Thanks for cygx and readerrrr for correcting me. The difference (to me) of undefined and unspecified is very subtle and often escapes my interpretation when I have to use it later.

readerrrr · on Oct 16, 2014

That behavior is unspecified. The result might vary through compilers, but there is no undefined behavior.

If your program can handle the functions being called in a different order you are safe, which is different from u.b. where the compiler can ( theoretically )do anything.

taspeotis · on Oct 16, 2014

It's been a long time since I've done C/C++ programming. Is the behaviour undefined because of an overflow (number of characters written + number of characters written + number of characters written might > INT_MAX)?

In the general case, that is. I imagine your program (as written) won't see an integer larger than 3.

readerrrr · on Oct 16, 2014

The order of the printf() calls is in question. The order of evaluation is unspecified but not undefined.

prudhvis · on Oct 16, 2014

I am not familiar with undefined behaviour. Why exactly can't such behaviour be caught during compile-time?

mikeash · on Oct 17, 2014

For an easy example, consider the following function:

    int next(int x) { return x + 1; }

This invokes undefined behavior in the case where x = INT_MAX. Yet if this produced a compile-time diagnostic, it would be tremendously irritating and generally useless. Worse than useless, as it would swamp real diagnostics.

pcwalton · on Oct 17, 2014

There are at least three ways I can see to answer your question, all of them answering it in different ways:

1. It's undecidable, because precisely detecting undefined behavior according to the C and C++ standards in general reduces to the halting problem. It's perfectly defined to have a program that dereferences a null pointer in a branch that is never actually taken at runtime.

2. The type systems of C and C++ were not designed to be restrictive/expressive enough to disallow undefined behavior, for a multitude of reasons (simplicity of implementation [especially in 1973], backwards compatibility, concerns over performance).

3. Defining away all undefined behavior via the runtime system (e.g.

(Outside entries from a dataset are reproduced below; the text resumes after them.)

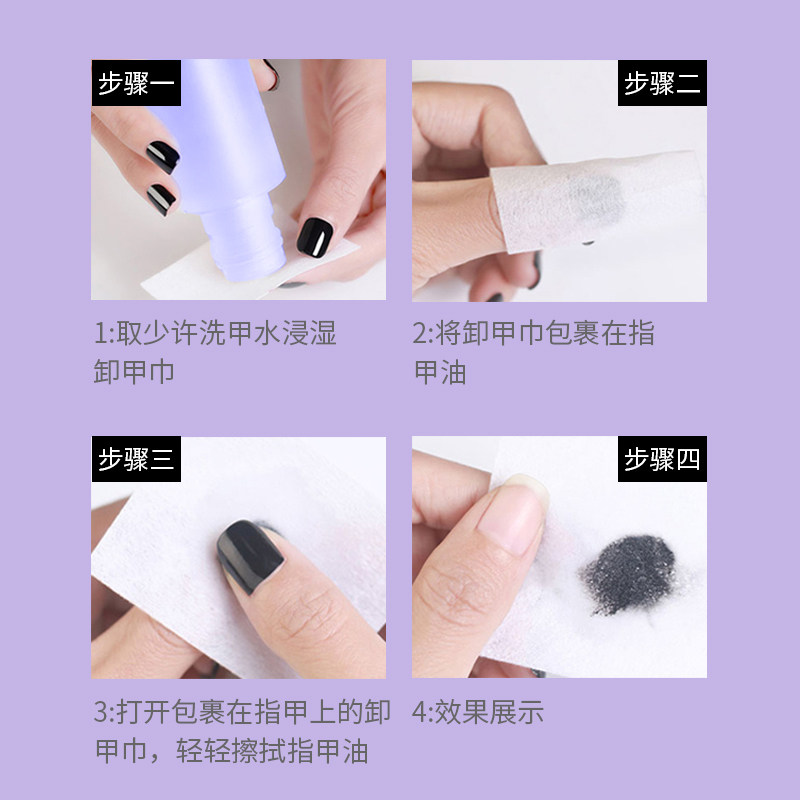 步骤一

1:取少许洗甲水浸湿卸甲巾

步骤二

2:将卸甲巾包裹在指甲油

步骤三

3:打开包裹在指甲上的卸甲巾，轻轻擦拭指甲油

步骤四

4:效果展示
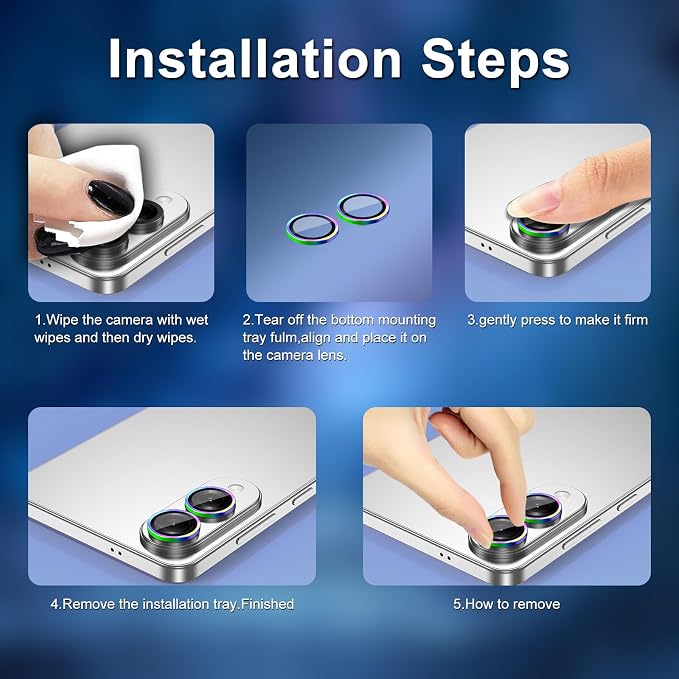 Installation Steps

1.Wipe the camera with wet wipes and then dry wipes.

2.Tear off the bottom mounting tray fulm,align and place it on the camera lens.

3.gently press to make it firm

4.Remove the installation tray.Finished

5.How to remove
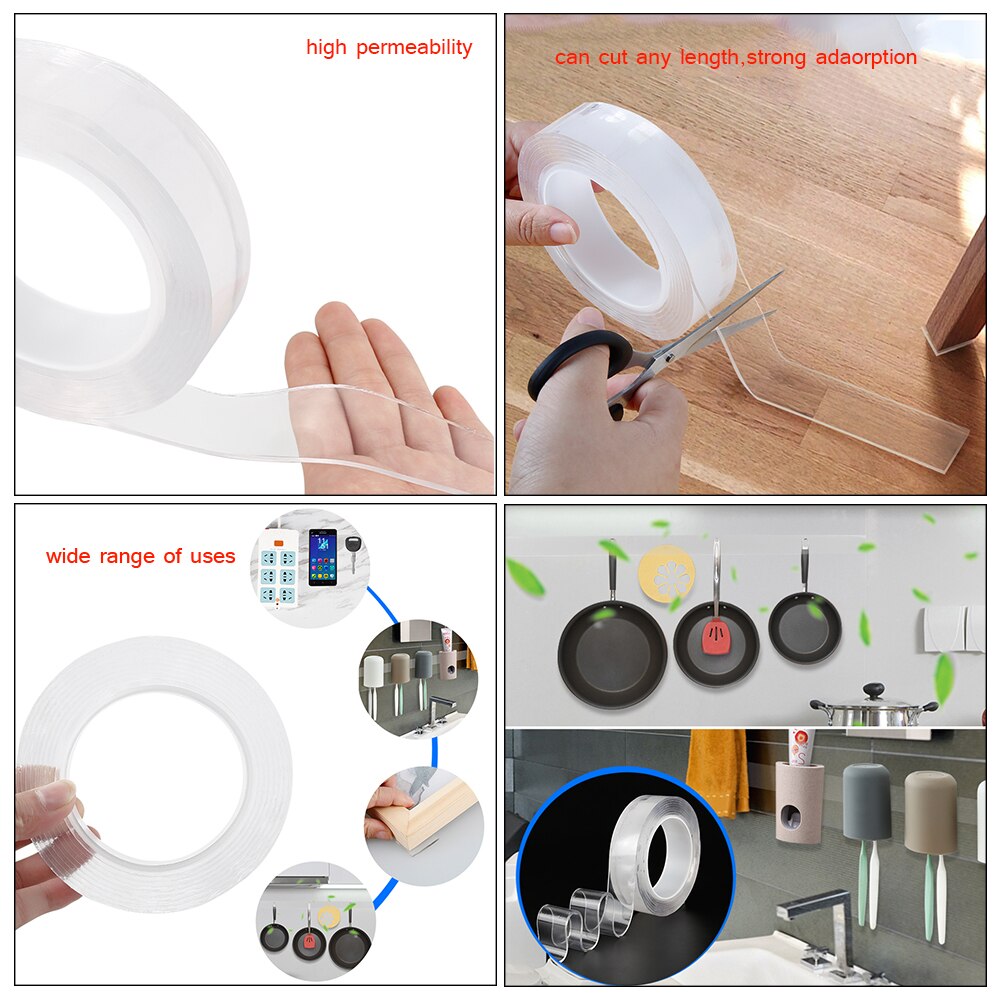 high permeability

can cut any length,strong adaorption

wide range of uses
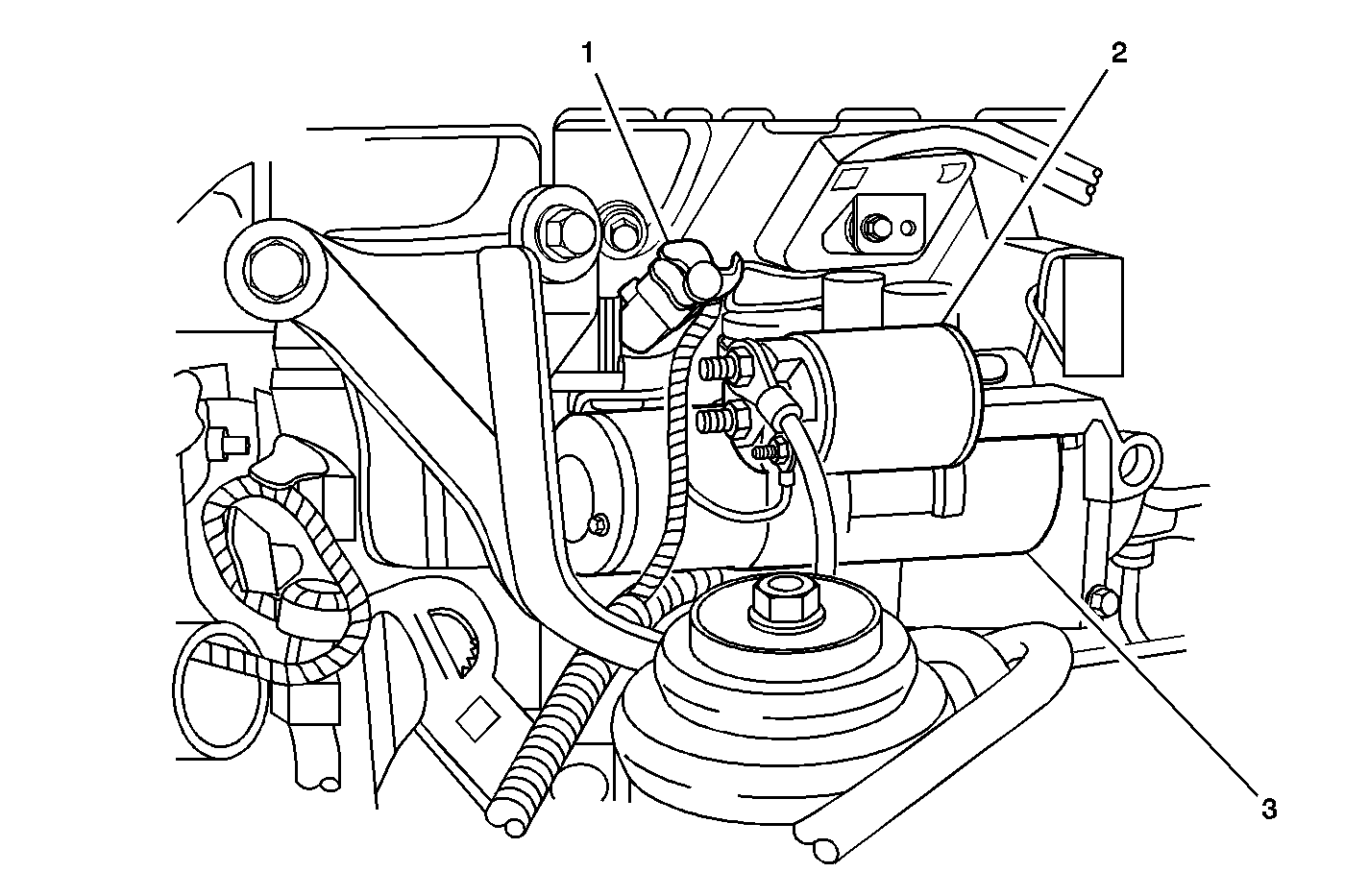 1
2
3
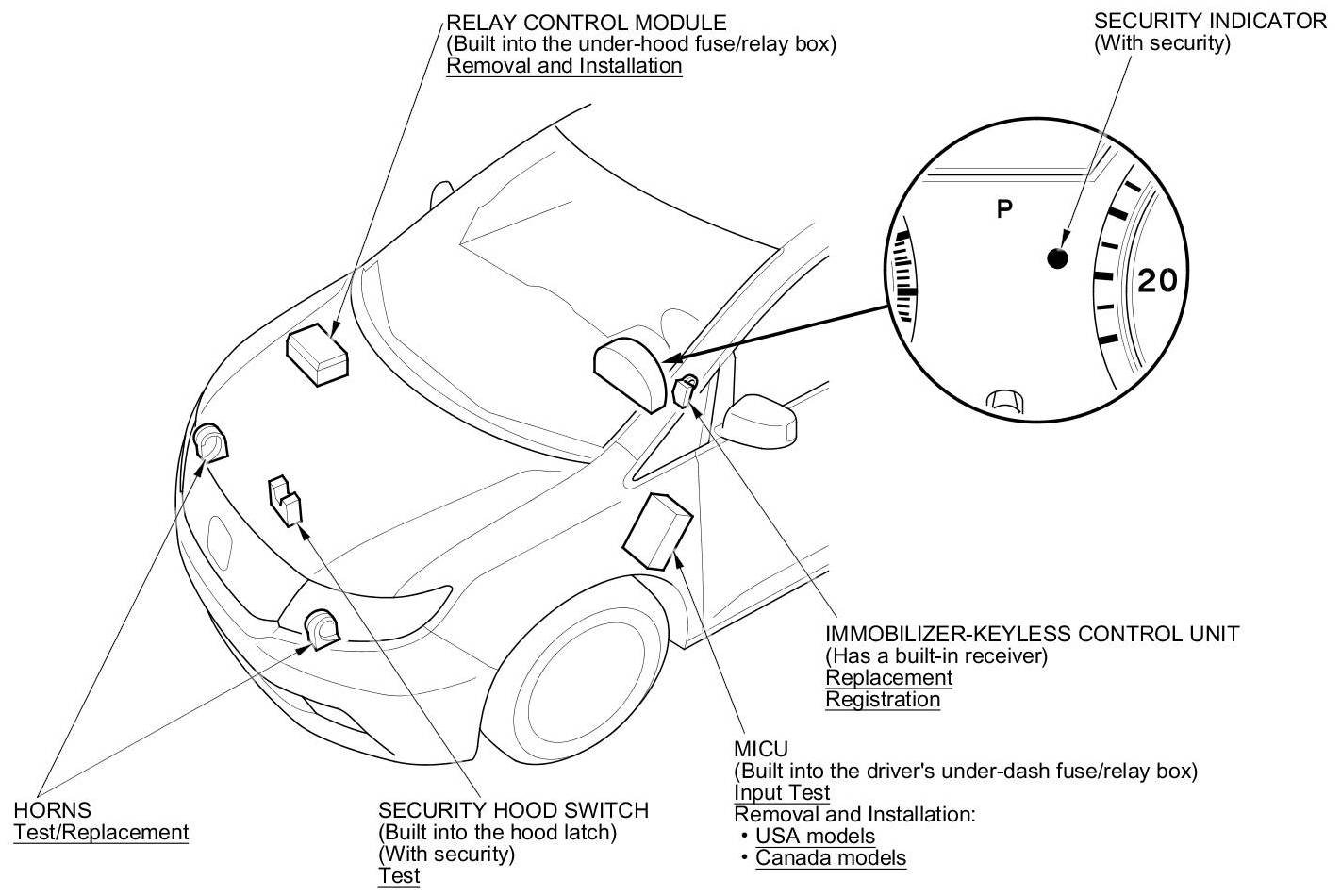 RELAY CONTROL MODULE
(Built into the under-hood fuse/relay box)
Removal and Installation

SECURITY INDICATOR
(With security)

P

20

IMMOBILIZER-KEYLESS CONTROL UNIT
(Has a built-in receiver)
Replacement
Registration

MICU
(Built into the driver's under-dash fuse/relay box)
Input Test
Removal and Installation:
• USA models
• Canada models

HORNS
Test/Replacement

SECURITY HOOD SWITCH
(Built into the hood latch)
(With security)
Test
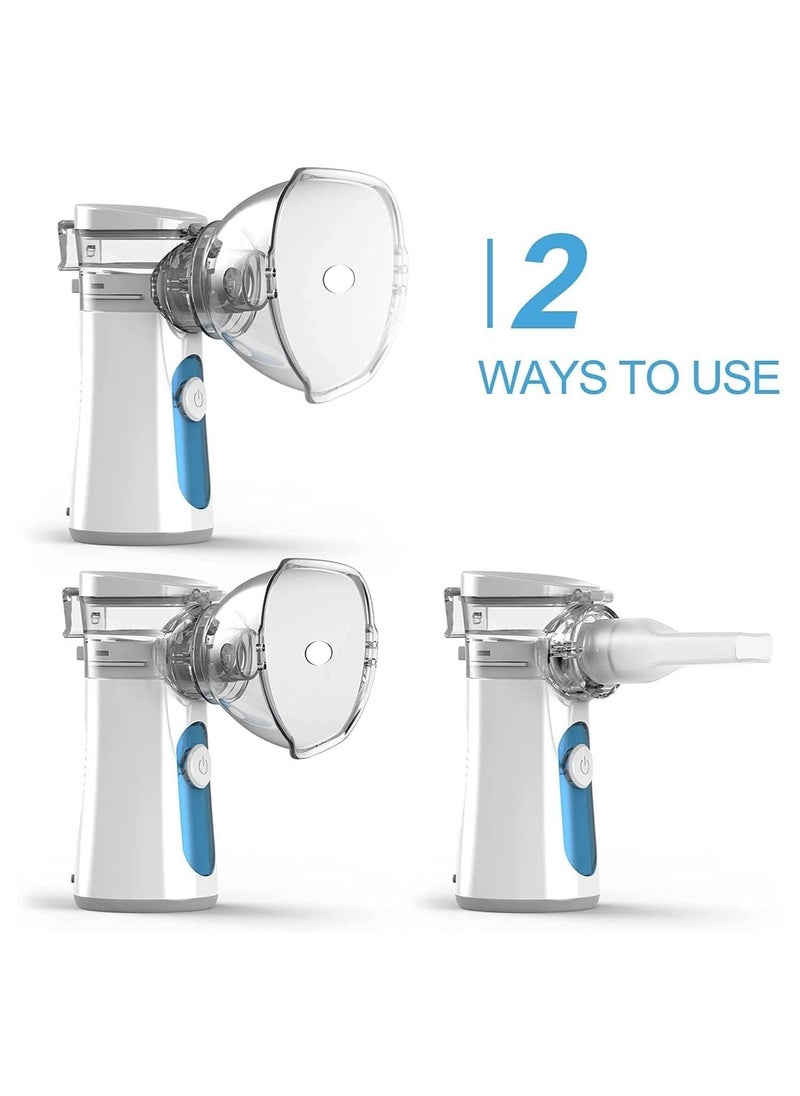 2
WAYS TO USE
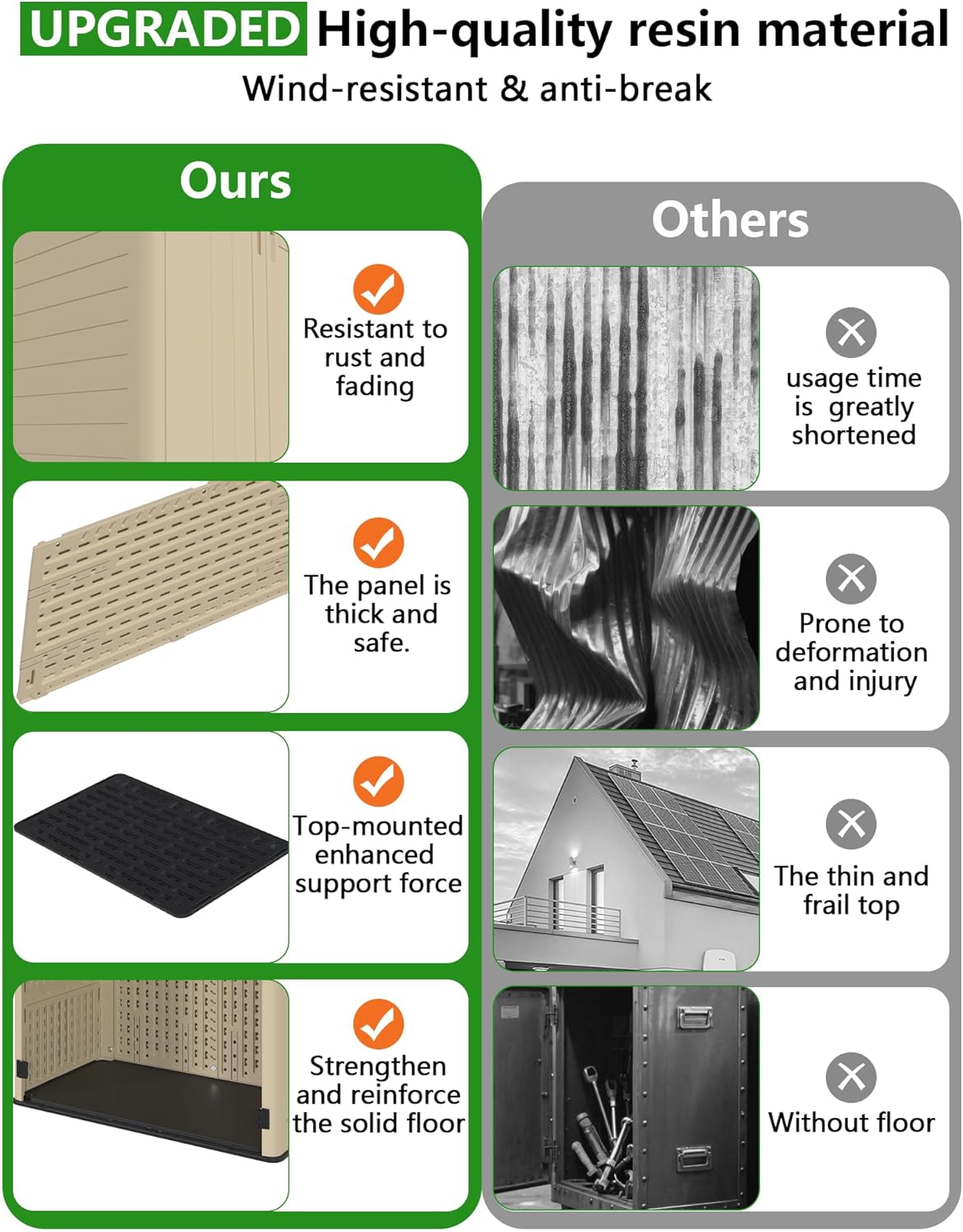 UPGRADED High-quality resin material
Wind-resistant & anti-break

Ours

Resistant to rust and fading

The panel is thick and safe.

Top-mounted enhanced support force

Strengthen and reinforce the solid floor

Others

usage time is greatly shortened

Prone to deformation and injury

The thin and frail top

Without floor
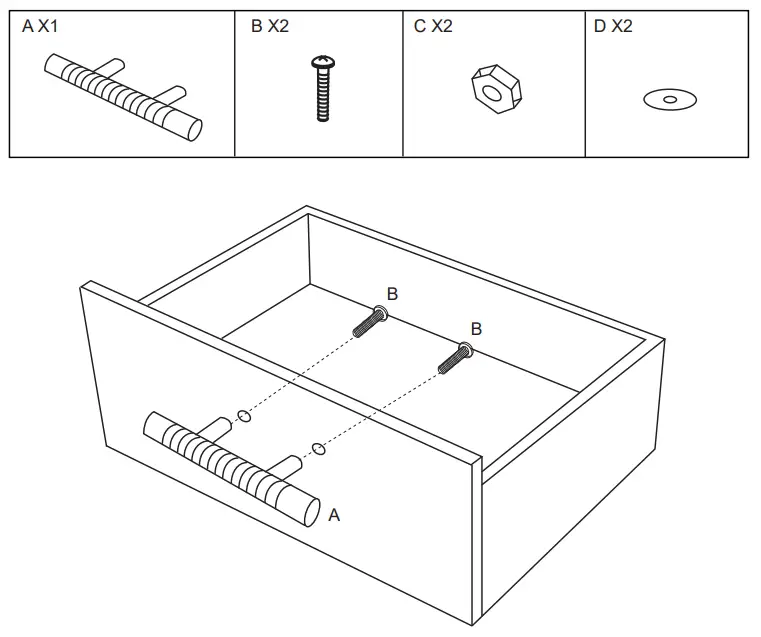 | A X1 | B X2 | C X2 | D X2 |
|---|---|---|---|

B
B
A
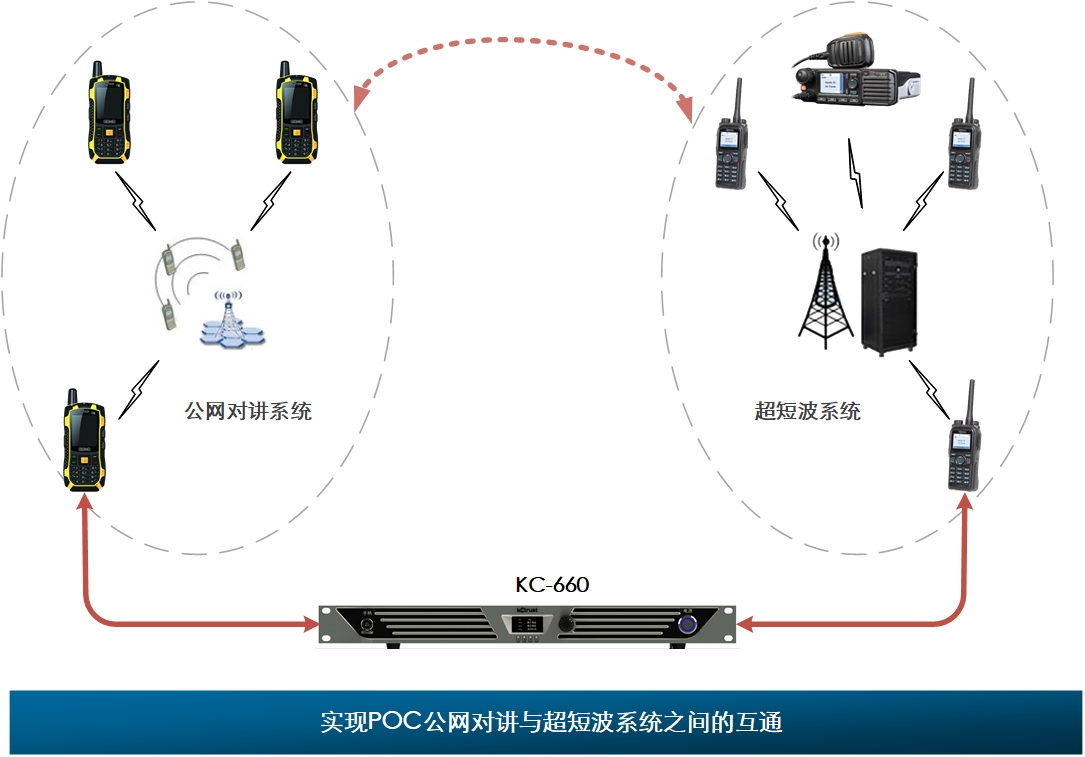 公网对讲系统

超短波系统

KC-660

实现POC公网对讲与超短波系统之间的互通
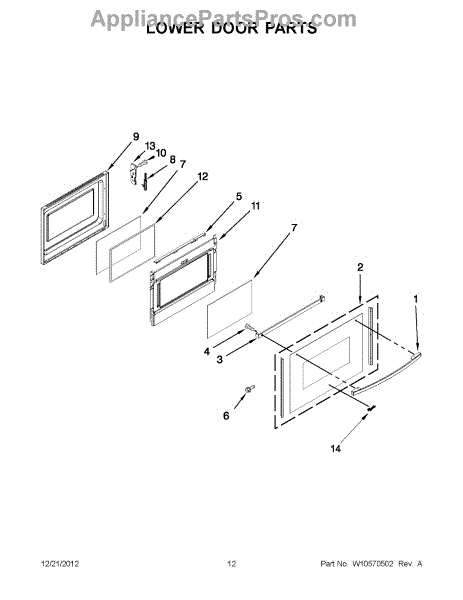 AppliancePartsPros.com
LOWER DOOR PARTS

9
13
10
8
7
12
5
11
7
2
1
4
3
6
14

12/21/2012

12

Part No. W10570502 Rev. A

NaCl or asm.js) requires a sophisticated runtime and incurs a performance penalty.

The first explains why C and C++ compilers cannot catch all undefined behavior. The second explains why the C and C++ languages do not disallow undefined behavior. The third explains why most C/C++-based systems do not disallow undefined behavior at runtime.

tolyk · on Oct 17, 2014

How does that compare to indefined behavior detection with Valgrind?